> **Deskripsi Tugas**
Jawablah pertanyaan berikut berdasarkan teks tentang pembebasan pajak dividen di bawah.
1. Sejak tanggal berapa PMK Nomor 18/PMK.03/2021 mulai efektif berlaku?
2. Berapa persen dari laba setelah pajak yang paling sedikit harus ditanamkan investor untuk mendapatkan insentif PPh dividen?
3. Berapa jumlah instrumen investasi yang ditetapkan pemerintah menurut Pasal 35 PMK 18/2021?

> **Teks Bacaan**

Melihat macam-macam instrumen investasi agar bebas pajak dividen

02 March 2021

Selasa, 02 Maret 2021

KONTAN.CO.ID –  JAKARTA. Menteri Keuangan (Menkeu) Sri Mulyani Indrawati telah menetapkan kriteria instrumen investasi sebagai syarat mendapatkan pembebasan pajak penghasilan (PPh) atas dividen. Tujuannya untuk mempertebal perputaran dana investor di dalam negeri.

“Ini mendorong, memberikan support kepada para pemilik dana agar produktif atas produk investasi dalam negeri. Jadi melalui Omnibus Law ini, kemudahan berusaha diberikan, kemudian dananya (dividen) diberikan insentif, kalau mengganggur dia kena pajak. Sehingga dana-dana bisa jadi lebih produktif,” ujar Menteri Keuangan Sri Mulyani Indrawati beberapa waktu lalu.

Kebijakan tersebut tertuang dalam Peraturan Menteri Keuangan (PMK) Nomor 18/PMK.03/2021 tentang Pelaksanaan Undang-Undang Nomor 11 Tahun 2020 tentang Cipta Kerja di Bidang Pajak Penghasilan, Pajak Pertambahan Nilai dan Pajak Penjualan atas Barang Mewah, serta Ketentuan Umum dan Tata Cara Perpajakan.

Beleid telah ditandatangani Sri Mulyani dan mulai efektif berlaku per tanggal 17 Februari 2021.

Adapun pengecualian dari objek PPh berlaku untuk dividen yang berasal dari dalam negeri yang diterima oleh wajib pajak orang pribadi. Selain itu, dividen yang berasal dari luar negeri yang diterima oleh wajib pajak. Ketentuan ini juga berlaku untuk WP Badan.

Namun, untuk mendapatkan insentif PPh dividen, para investor yang merupakan wajib pajak itu, mesti menanamkan modalnya paling sedikit sebanyak 30% dari laba setelah pajak. Pasal 35 PMK 18/2021 lebih lanjut membeberkan ada 12 instrumen investasi yang telah ditetapkan pemerintah.

Pertama, dalam bentuk surat berharga negara (SBN) dan surat berharga syariah negara (SBSN). Kedua, obligasi atau sukuk BUMN yang perdagangnya diawasi Otoritas Jasa Keuangan (OJK). Ketiga, obligasi atau sukuk lembaga pembiayaan yang dimiliki oleh pemerintah.

Keempat, investasi keuangan pada bank persepsisatu termasuk bank syariah. Kelima, obligasi atau sukuk perusahaan swasta yang diwasi OJK. Keenam, investasi infrastruktur melalui kerja sama pemerintah dengan badan usaha.

Ketujuh, investasi sektor riil berdasarkan prioritas yang ditentukan oleh pemerintah. Kedelapan, penyertaan modal pada perusahaan yang baru didirikan dan berkedudukan di Indonesia sebagai pemegang saham.

> **Entri Data**
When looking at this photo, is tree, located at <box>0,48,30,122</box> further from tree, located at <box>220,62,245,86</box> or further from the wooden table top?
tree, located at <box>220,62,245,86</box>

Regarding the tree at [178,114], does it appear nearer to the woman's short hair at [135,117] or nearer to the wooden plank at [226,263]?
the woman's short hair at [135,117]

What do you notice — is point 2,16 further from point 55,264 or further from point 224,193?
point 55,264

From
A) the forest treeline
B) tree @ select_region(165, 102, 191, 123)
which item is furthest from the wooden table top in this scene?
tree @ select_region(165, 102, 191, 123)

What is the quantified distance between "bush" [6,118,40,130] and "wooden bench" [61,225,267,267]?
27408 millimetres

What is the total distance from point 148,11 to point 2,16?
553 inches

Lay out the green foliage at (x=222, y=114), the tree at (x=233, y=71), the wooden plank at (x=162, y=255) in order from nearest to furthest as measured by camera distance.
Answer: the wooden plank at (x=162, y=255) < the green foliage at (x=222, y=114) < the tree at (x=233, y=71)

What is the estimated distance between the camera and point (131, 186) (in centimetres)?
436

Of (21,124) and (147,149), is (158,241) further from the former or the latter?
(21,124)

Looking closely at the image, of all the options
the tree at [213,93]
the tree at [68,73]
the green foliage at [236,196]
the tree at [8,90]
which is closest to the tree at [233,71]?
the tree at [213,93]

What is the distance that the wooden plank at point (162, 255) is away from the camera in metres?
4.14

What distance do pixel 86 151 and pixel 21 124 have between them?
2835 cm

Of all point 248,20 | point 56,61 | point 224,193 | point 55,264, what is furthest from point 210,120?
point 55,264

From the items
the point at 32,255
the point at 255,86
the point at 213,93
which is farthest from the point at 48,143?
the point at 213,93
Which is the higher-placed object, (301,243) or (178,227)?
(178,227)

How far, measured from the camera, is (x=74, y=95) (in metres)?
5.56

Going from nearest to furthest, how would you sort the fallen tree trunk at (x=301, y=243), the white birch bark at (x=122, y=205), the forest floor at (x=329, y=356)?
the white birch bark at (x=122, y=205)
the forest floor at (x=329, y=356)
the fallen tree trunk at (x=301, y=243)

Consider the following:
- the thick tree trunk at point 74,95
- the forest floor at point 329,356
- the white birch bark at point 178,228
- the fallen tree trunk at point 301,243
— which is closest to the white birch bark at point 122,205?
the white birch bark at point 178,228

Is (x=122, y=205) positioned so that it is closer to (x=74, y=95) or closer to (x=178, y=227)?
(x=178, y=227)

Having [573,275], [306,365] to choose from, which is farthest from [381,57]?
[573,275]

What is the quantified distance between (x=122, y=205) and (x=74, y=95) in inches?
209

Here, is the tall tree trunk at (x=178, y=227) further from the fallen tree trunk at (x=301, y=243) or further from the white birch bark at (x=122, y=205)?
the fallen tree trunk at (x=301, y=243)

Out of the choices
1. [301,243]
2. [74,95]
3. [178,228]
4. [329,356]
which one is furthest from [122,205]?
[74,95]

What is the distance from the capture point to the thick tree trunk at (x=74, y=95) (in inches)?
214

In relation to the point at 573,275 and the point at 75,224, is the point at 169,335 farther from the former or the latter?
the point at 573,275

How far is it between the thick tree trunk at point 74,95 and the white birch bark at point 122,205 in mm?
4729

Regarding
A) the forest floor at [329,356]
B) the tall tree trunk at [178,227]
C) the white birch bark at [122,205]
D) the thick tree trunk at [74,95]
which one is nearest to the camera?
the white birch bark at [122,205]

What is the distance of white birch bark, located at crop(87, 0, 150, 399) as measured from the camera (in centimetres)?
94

* * *

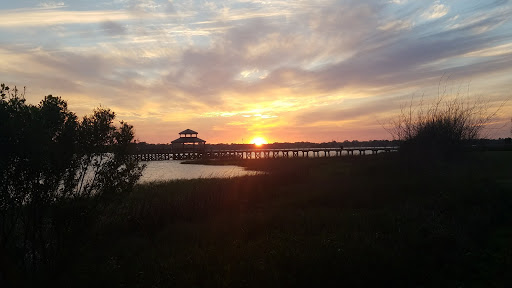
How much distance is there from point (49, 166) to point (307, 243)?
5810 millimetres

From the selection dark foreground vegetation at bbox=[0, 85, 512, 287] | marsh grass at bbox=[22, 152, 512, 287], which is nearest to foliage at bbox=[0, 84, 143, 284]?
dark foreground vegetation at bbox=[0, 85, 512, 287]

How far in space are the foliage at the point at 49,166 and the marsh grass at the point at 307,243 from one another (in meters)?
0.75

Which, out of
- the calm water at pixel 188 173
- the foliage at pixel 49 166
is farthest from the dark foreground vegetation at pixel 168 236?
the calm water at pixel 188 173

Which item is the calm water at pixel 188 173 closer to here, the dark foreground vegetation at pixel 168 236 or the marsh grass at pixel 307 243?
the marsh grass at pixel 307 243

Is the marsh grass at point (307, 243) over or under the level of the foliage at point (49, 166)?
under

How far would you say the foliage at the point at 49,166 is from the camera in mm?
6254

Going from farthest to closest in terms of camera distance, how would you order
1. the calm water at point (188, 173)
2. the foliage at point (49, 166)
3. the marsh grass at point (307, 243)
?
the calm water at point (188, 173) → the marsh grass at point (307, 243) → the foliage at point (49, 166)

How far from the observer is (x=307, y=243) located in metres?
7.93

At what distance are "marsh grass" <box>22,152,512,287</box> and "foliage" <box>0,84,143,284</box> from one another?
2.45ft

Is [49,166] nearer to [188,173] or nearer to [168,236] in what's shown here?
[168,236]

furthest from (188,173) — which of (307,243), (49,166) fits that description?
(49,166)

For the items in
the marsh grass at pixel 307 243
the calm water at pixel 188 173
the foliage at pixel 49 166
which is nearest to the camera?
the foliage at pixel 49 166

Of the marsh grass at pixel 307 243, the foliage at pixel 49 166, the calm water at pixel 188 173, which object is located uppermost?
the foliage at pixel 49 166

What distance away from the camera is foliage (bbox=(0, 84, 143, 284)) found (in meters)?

> **Jawaban Tugas**
1. PMK tersebut mulai efektif berlaku sejak tanggal 17 Februari 2021.
2. Investor harus menanamkan modalnya paling sedikit sebanyak 30% dari laba setelah pajak.
3. Pasal 35 PMK 18/2021 menetapkan 12 instrumen investasi.